Records from a data collection
------------------------

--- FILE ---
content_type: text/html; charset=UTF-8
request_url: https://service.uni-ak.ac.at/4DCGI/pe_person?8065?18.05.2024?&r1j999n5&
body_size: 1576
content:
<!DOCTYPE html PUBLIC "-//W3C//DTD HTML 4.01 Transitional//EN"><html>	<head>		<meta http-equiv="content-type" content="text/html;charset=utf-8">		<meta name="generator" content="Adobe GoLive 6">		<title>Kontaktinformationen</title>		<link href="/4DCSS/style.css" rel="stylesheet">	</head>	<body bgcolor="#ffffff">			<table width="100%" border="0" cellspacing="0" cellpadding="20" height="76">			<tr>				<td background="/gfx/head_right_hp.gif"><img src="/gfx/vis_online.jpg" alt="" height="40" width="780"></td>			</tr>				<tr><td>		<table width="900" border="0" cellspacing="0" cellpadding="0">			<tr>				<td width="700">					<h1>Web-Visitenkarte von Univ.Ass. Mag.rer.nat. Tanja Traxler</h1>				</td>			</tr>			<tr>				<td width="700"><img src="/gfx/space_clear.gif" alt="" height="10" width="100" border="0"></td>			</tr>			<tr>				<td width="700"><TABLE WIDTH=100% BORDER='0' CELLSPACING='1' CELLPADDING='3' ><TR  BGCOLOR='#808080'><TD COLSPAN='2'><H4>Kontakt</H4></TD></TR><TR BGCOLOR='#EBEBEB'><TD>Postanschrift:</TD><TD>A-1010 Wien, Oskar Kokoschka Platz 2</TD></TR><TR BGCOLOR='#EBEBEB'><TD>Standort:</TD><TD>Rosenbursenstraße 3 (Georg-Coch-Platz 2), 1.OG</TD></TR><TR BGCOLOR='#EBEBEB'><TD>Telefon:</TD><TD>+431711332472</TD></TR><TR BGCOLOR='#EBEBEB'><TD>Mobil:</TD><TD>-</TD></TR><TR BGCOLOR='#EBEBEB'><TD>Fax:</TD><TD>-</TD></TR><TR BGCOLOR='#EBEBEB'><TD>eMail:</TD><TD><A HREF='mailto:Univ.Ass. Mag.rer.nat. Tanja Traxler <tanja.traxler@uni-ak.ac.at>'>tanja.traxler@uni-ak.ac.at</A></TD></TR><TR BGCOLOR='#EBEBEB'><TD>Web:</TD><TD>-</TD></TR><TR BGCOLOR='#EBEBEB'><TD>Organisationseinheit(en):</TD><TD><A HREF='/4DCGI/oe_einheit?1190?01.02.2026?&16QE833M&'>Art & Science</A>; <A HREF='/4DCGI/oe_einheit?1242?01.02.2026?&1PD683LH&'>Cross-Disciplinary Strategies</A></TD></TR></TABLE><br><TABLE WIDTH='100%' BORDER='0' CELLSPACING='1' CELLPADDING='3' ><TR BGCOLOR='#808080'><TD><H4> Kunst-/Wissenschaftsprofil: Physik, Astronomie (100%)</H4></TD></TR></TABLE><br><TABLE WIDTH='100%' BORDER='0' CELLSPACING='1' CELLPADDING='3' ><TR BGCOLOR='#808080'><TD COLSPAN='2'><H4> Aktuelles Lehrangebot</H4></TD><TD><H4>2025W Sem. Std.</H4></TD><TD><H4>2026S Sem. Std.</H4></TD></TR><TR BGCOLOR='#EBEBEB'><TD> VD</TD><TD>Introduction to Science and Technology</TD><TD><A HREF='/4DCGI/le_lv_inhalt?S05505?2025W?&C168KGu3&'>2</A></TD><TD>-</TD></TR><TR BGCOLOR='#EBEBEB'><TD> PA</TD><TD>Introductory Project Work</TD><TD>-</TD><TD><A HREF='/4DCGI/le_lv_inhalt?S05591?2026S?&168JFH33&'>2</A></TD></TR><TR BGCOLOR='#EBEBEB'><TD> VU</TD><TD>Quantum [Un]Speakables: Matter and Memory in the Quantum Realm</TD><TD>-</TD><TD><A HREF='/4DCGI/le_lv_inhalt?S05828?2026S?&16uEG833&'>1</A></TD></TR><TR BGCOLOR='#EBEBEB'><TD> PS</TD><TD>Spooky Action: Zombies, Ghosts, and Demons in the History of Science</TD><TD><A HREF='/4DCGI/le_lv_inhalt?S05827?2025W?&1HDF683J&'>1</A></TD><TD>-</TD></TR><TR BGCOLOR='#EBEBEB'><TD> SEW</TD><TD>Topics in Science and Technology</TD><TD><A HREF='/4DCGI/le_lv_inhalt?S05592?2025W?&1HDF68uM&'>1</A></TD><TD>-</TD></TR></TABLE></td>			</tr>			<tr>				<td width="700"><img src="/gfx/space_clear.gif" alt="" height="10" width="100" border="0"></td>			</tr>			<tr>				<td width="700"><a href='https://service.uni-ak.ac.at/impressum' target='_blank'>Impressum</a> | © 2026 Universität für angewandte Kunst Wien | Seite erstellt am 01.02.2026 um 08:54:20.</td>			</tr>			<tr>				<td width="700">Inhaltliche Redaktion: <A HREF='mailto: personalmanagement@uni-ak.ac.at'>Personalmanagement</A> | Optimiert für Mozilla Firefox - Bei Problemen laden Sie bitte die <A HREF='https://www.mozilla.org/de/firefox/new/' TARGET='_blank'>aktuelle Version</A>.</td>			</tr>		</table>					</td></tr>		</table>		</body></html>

------------------------

* _What this task involves_
Please repeat the entries above exactly as they read.

* _Problem solution_
--- FILE ---
content_type: text/html; charset=UTF-8
request_url: https://service.uni-ak.ac.at/4DCGI/pe_person?8065?18.05.2024?&r1j999n5&
body_size: 1576
content:
<!DOCTYPE html PUBLIC "-//W3C//DTD HTML 4.01 Transitional//EN"><html>	<head>		<meta http-equiv="content-type" content="text/html;charset=utf-8">		<meta name="generator" content="Adobe GoLive 6">		<title>Kontaktinformationen</title>		<link href="/4DCSS/style.css" rel="stylesheet">	</head>	<body bgcolor="#ffffff">			<table width="100%" border="0" cellspacing="0" cellpadding="20" height="76">			<tr>				<td background="/gfx/head_right_hp.gif"><img src="/gfx/vis_online.jpg" alt="" height="40" width="780"></td>			</tr>				<tr><td>		<table width="900" border="0" cellspacing="0" cellpadding="0">			<tr>				<td width="700">					<h1>Web-Visitenkarte von Univ.Ass. Mag.rer.nat. Tanja Traxler</h1>				</td>			</tr>			<tr>				<td width="700"><img src="/gfx/space_clear.gif" alt="" height="10" width="100" border="0"></td>			</tr>			<tr>				<td width="700"><TABLE WIDTH=100% BORDER='0' CELLSPACING='1' CELLPADDING='3' ><TR  BGCOLOR='#808080'><TD COLSPAN='2'><H4>Kontakt</H4></TD></TR><TR BGCOLOR='#EBEBEB'><TD>Postanschrift:</TD><TD>A-1010 Wien, Oskar Kokoschka Platz 2</TD></TR><TR BGCOLOR='#EBEBEB'><TD>Standort:</TD><TD>Rosenbursenstraße 3 (Georg-Coch-Platz 2), 1.OG</TD></TR><TR BGCOLOR='#EBEBEB'><TD>Telefon:</TD><TD>+431711332472</TD></TR><TR BGCOLOR='#EBEBEB'><TD>Mobil:</TD><TD>-</TD></TR><TR BGCOLOR='#EBEBEB'><TD>Fax:</TD><TD>-</TD></TR><TR BGCOLOR='#EBEBEB'><TD>eMail:</TD><TD><A HREF='mailto:Univ.Ass. Mag.rer.nat. Tanja Traxler <tanja.traxler@uni-ak.ac.at>'>tanja.traxler@uni-ak.ac.at</A></TD></TR><TR BGCOLOR='#EBEBEB'><TD>Web:</TD><TD>-</TD></TR><TR BGCOLOR='#EBEBEB'><TD>Organisationseinheit(en):</TD><TD><A HREF='/4DCGI/oe_einheit?1190?01.02.2026?&16QE833M&'>Art & Science</A>; <A HREF='/4DCGI/oe_einheit?1242?01.02.2026?&1PD683LH&'>Cross-Disciplinary Strategies</A></TD></TR></TABLE><br><TABLE WIDTH='100%' BORDER='0' CELLSPACING='1' CELLPADDING='3' ><TR BGCOLOR='#808080'><TD><H4> Kunst-/Wissenschaftsprofil: Physik, Astronomie (100%)</H4></TD></TR></TABLE><br><TABLE WIDTH='100%' BORDER='0' CELLSPACING='1' CELLPADDING='3' ><TR BGCOLOR='#808080'><TD COLSPAN='2'><H4> Aktuelles Lehrangebot</H4></TD><TD><H4>2025W Sem. Std.</H4></TD><TD><H4>2026S Sem. Std.</H4></TD></TR><TR BGCOLOR='#EBEBEB'><TD> VD</TD><TD>Introduction to Science and Technology</TD><TD><A HREF='/4DCGI/le_lv_inhalt?S05505?2025W?&C168KGu3&'>2</A></TD><TD>-</TD></TR><TR BGCOLOR='#EBEBEB'><TD> PA</TD><TD>Introductory Project Work</TD><TD>-</TD><TD><A HREF='/4DCGI/le_lv_inhalt?S05591?2026S?&168JFH33&'>2</A></TD></TR><TR BGCOLOR='#EBEBEB'><TD> VU</TD><TD>Quantum [Un]Speakables: Matter and Memory in the Quantum Realm</TD><TD>-</TD><TD><A HREF='/4DCGI/le_lv_inhalt?S05828?2026S?&16uEG833&'>1</A></TD></TR><TR BGCOLOR='#EBEBEB'><TD> PS</TD><TD>Spooky Action: Zombies, Ghosts, and Demons in the History of Science</TD><TD><A HREF='/4DCGI/le_lv_inhalt?S05827?2025W?&1HDF683J&'>1</A></TD><TD>-</TD></TR><TR BGCOLOR='#EBEBEB'><TD> SEW</TD><TD>Topics in Science and Technology</TD><TD><A HREF='/4DCGI/le_lv_inhalt?S05592?2025W?&1HDF68uM&'>1</A></TD><TD>-</TD></TR></TABLE></td>			</tr>			<tr>				<td width="700"><img src="/gfx/space_clear.gif" alt="" height="10" width="100" border="0"></td>			</tr>			<tr>				<td width="700"><a href='https://service.uni-ak.ac.at/impressum' target='_blank'>Impressum</a> | © 2026 Universität für angewandte Kunst Wien | Seite erstellt am 01.02.2026 um 08:54:20.</td>			</tr>			<tr>				<td width="700">Inhaltliche Redaktion: <A HREF='mailto: personalmanagement@uni-ak.ac.at'>Personalmanagement</A> | Optimiert für Mozilla Firefox - Bei Problemen laden Sie bitte die <A HREF='https://www.mozilla.org/de/firefox/new/' TARGET='_blank'>aktuelle Version</A>.</td>			</tr>		</table>					</td></tr>		</table>		</body></html>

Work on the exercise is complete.